Task statement: Write out each line of the material below as a numbered list, omitting blank lines. Leave the pictures out of your answer.
begin Dataset rows
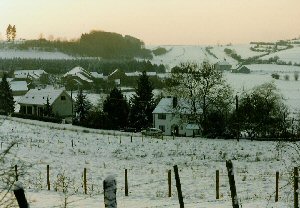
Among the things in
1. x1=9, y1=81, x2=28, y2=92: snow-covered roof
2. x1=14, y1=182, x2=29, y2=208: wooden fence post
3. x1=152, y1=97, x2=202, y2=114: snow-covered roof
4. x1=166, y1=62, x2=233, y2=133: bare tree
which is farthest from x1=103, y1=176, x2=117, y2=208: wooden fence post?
x1=9, y1=81, x2=28, y2=92: snow-covered roof

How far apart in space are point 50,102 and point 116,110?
70.8ft

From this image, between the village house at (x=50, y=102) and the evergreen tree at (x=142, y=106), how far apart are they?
1835 cm

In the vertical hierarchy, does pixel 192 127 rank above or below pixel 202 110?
below

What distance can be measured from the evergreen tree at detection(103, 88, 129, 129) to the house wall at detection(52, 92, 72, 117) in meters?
19.1

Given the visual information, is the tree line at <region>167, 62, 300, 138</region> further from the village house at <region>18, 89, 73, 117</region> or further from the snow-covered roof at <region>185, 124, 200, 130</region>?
the village house at <region>18, 89, 73, 117</region>

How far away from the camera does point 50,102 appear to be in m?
78.3

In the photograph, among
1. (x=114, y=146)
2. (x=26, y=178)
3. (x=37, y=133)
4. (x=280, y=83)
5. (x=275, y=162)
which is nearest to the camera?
(x=26, y=178)

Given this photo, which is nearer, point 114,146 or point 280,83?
point 114,146

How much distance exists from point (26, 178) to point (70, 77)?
111101 millimetres

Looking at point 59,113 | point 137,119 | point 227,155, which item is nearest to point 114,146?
point 227,155

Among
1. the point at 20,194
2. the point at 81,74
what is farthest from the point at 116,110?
the point at 81,74

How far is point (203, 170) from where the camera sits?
end Dataset rows
Result below:
1. Among the things in
2. 1. x1=9, y1=81, x2=28, y2=92: snow-covered roof
3. 2. x1=14, y1=182, x2=29, y2=208: wooden fence post
4. 3. x1=152, y1=97, x2=202, y2=114: snow-covered roof
5. 4. x1=166, y1=62, x2=233, y2=133: bare tree
6. which is farthest from x1=103, y1=176, x2=117, y2=208: wooden fence post?
7. x1=9, y1=81, x2=28, y2=92: snow-covered roof
8. How far apart in space are point 50,102 and point 116,110?
9. 70.8ft
10. From this image, between the village house at (x=50, y=102) and the evergreen tree at (x=142, y=106), how far apart are they?
11. 1835 cm
12. In the vertical hierarchy, does pixel 192 127 rank above or below pixel 202 110?
13. below
14. What distance can be measured from the evergreen tree at detection(103, 88, 129, 129) to the house wall at detection(52, 92, 72, 117) in meters?
15. 19.1
16. Given the visual information, is the tree line at <region>167, 62, 300, 138</region> further from the village house at <region>18, 89, 73, 117</region> or further from the snow-covered roof at <region>185, 124, 200, 130</region>?
17. the village house at <region>18, 89, 73, 117</region>
18. How far away from the camera does point 50,102 appear to be in m?
19. 78.3
20. In the photograph, among
21. 1. (x=114, y=146)
22. 2. (x=26, y=178)
23. 3. (x=37, y=133)
24. 4. (x=280, y=83)
25. 5. (x=275, y=162)
26. which is nearest to the camera?
27. (x=26, y=178)
28. Given this photo, which is nearer, point 114,146 or point 280,83?
29. point 114,146
30. How much distance exists from point (26, 178) to point (70, 77)?
31. 111101 millimetres
32. Looking at point 59,113 | point 137,119 | point 227,155, which item is nearest to point 114,146?
33. point 227,155
34. Among
35. 1. the point at 20,194
36. 2. the point at 81,74
37. what is farthest from the point at 116,110?
38. the point at 81,74
39. How far is point (203, 170) from where the camera sits?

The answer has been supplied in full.